Hi, I just bought a xbox 360 slim 4gb and am a complete noob, so pls help me jailbreak(mod / flash) it, I would be real grateful to you guys


----------



## damngoodman999 (Mar 18, 2013)

make sure you place it on the table , disconnect all power wires (You dont want to get shocked) . Hit it strong heavy hammer with one beat , the xbox360 gets JAILBROKEN . Enjoy your games !


----------



## GhorMaanas (Mar 18, 2013)

where do you stay?


----------



## RCuber (Mar 18, 2013)

AFAIK , newer models cannot be jailbroken with that ease. 



damngoodman999 said:


> make sure you place it on the table , disconnect all power wires (You dont want to get shocked) . Hit it strong heavy hammer with one beat , the xbox360 gets JAILBROKEN . Enjoy your games !

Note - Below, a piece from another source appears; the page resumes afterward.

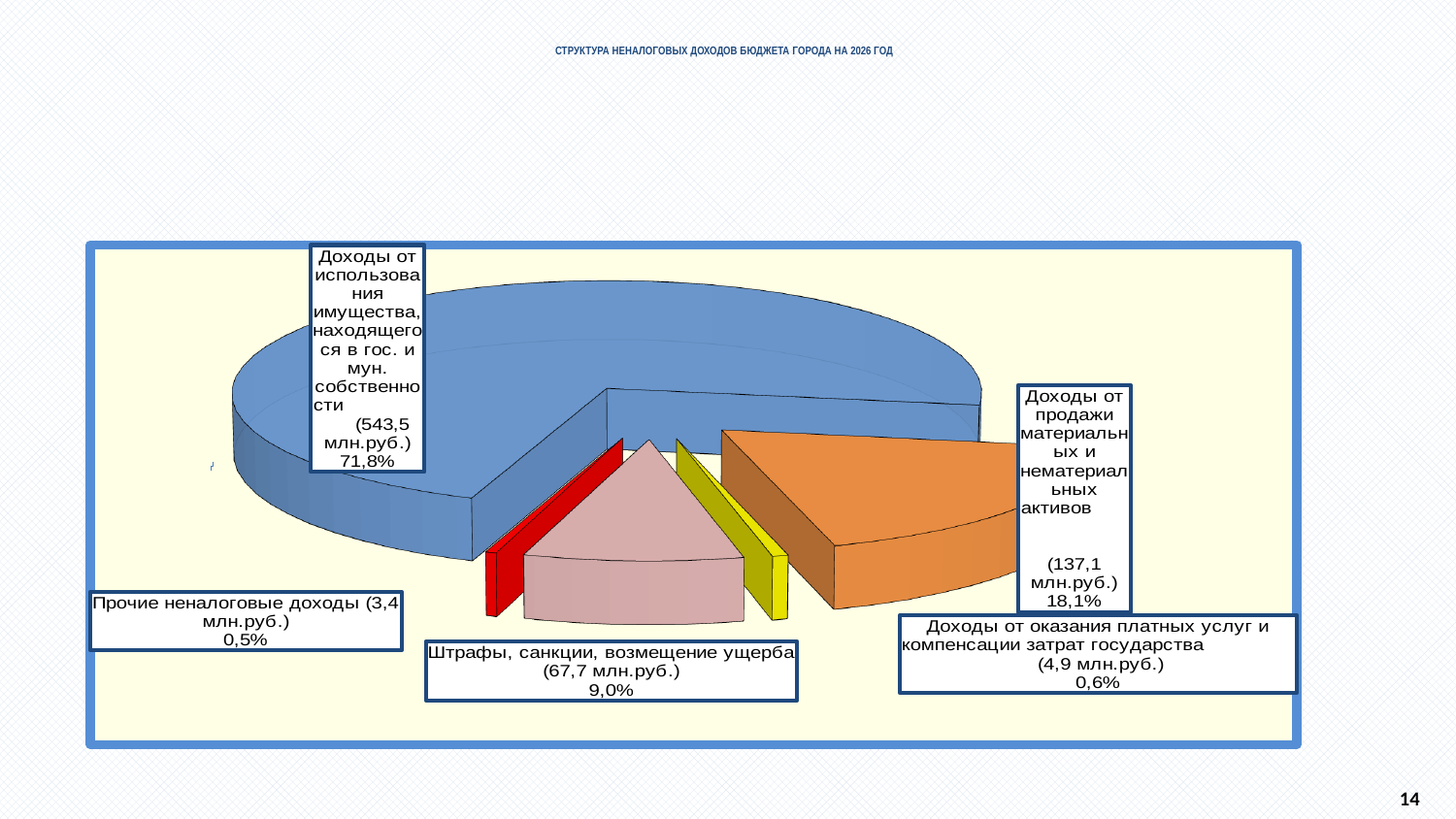
What is the value in млн.руб. for "Доходы от продажи материальных и нематериальных активов"? 137,1 млн.руб. What is the difference in percentage points between the share of "Доходы от использования имущества, находящегося в гос. и мун. собственности" and "Доходы от продажи материальных и нематериальных активов"? 53,7 What share of the pie does "Доходы от оказания платных услуг и компенсации затрат государства" have? 0,6% Which category has the largest share of the pie? Доходы от использования имущества, находящегося в гос. и мун. собственности Which category has the smallest share of the pie? Прочие неналоговые доходы What share of the pie does "Доходы от использования имущества, находящегося в гос. и мун. собственности" have? 71,8% What is the title of the chart? СТРУКТУРА НЕНАЛОГОВЫХ ДОХОДОВ БЮДЖЕТА ГОРОДА НА 2026 ГОД What kind of chart is shown on the slide? Pie chart How many slices does the pie chart have? 5 Which is larger: "Доходы от продажи материальных и нематериальных активов" or "Штрафы, санкции, возмещение ущерба"? Доходы от продажи материальных и нематериальных активов What is the value in млн.руб. for "Прочие неналоговые доходы"? 3,4 млн.руб. What is the value in млн.руб. for "Штрафы, санкции, возмещение ущерба"? 67,7 млн.руб.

you and your sense of humor


----------



## CommanderShawnzer (Mar 18, 2013)

damngoodman999 said:


> make sure you place it on the table , disconnect all power wires (You dont want to get shocked) . Hit it strong heavy hammer with one beat , the xbox360 gets JAILBROKEN . Enjoy your games !



The best reply ever!


----------



## funskar (Mar 18, 2013)

damngoodman999 said:


> make sure you place it on the table , disconnect all power wires (You dont want to get shocked) . Hit it strong heavy hammer with one beat , the xbox360 gets JAILBROKEN . Enjoy your games !





*prakharrai*
And try that with full patience n sincerity otherwise you will get physical n financial damage


----------